- Reflections on My Birmingham Guide, Colleague, and Friend, Bobby Wilson
I first met Bobby Wilson about 30 years ago when I began work on my book on city planning and civil rights in Birmingham. At that time, I was not fully certain what the book’s focus would be — I only knew that I was fascinated by the history of Birmingham and was looking for the opportunity to write a book that built upon my interests. I soon discovered several things about Bobby — he had been working on and thinking about Birmingham for much longer than I had, and that he was very open to having ongoing conversations about the city in which each of us learned from the other — mostly me learning from him. In Birmingham, we both saw the city and its racism as naked and raw, not at all hidden by any subtleties in how Whites governed Blacks in an urban and industrial setting. Oppression was raw and totally unhidden, but at the same time the Black response was bold and demonstrative — a willingness and ability to take grave chances at a micro scale (Fred Shuttlesworth attempting to enroll his kids in an all-white school), and the macro scale (the mass demonstrations that took place in 1963).

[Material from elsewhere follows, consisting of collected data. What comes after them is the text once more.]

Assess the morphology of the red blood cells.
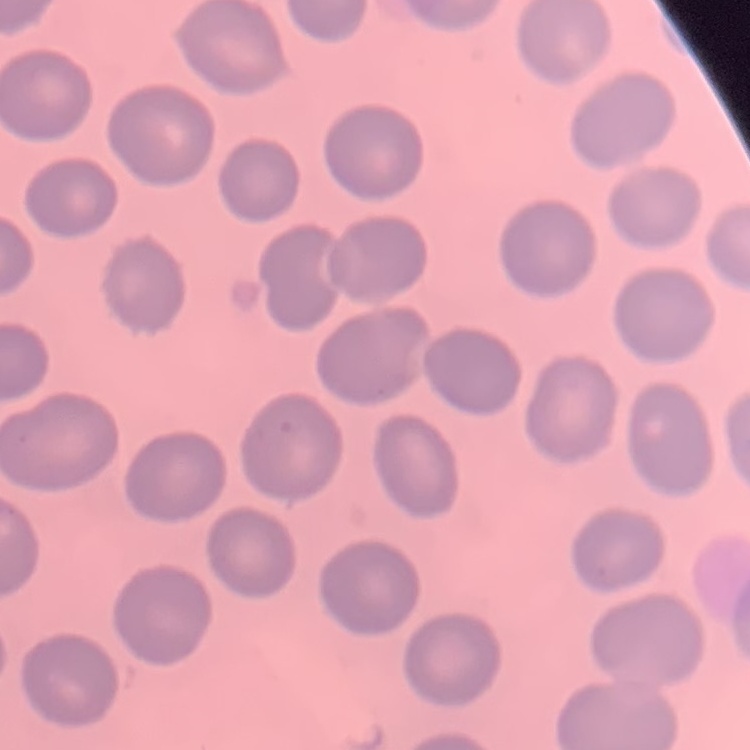
They show no rouleaux formation.

Stained with either Field's or Giemsa. One tile cut from a larger photomicrograph. Thin blood film.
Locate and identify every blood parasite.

I do not remember how or when I first learned about racial zoning in Birmingham, but I know that Bobby had a lot to do with what I learned. In 2019, Bobby recalled seeing the large multi-colored racial zoning map of Birmingham hanging in the Southern History section of the Birmingham Public Library with cross-hatching indicating those neighborhoods to which African Americans were confined by the city’s zoning commission. I too remember seeing that map hanging there in superficially mute testimony to its importance in that city’s history. Soon after arriving at the University of Alabama at Birmingham, Bobby and his students reproduced that map and overlaid it on a contemporary map of Birmingham with the city’s interstate highways featured. In this way, readers of his 1977 article in Southeastern Geographer could appreciate, as did I, the dimensions of 1920s’ racial zoning in Birmingham and its impact on the geography of the city 50 years later.
It was in our frequent conversations in the 1980s and 1990s that I came to appreciate the importance of racial zoning in Birmingham and out of those conversations emerged the key themes that are found in my 2005 book on urban planning and civil rights in Birmingham. But in addition to talking about Birmingham, race, and planning, we also worked together to make Birmingham’s past more available to the present. At the time, the records of the Birmingham Housing Authority were not generally available — they were still stored in one of the city’s public housing projects — what was then called [End Page 204] Metropolitan Gardens, just east of downtown Birmingham. The records were vital to the history of race, space, and planning in Birmingham because the Housing Authority directed both the public housing and urban renewal programs in the city. Birmingham had an ambitious urban renewal program that included acquiring the city’s largest Black neighborhood south of downtown and converting it to what is today the University of Alabama at Birmingham. The story of that project was fundamental, along with racial zoning, to the story of how the city manipulated space to maintain White supremacy through Black oppression. Bobby and I made an appointment with the director of the Housing Authority and proposed that the records be made available for research. I can’t recall the details of the discussion, but we succeeded in gaining access to the records, thereby giving both us and other scholars access to them.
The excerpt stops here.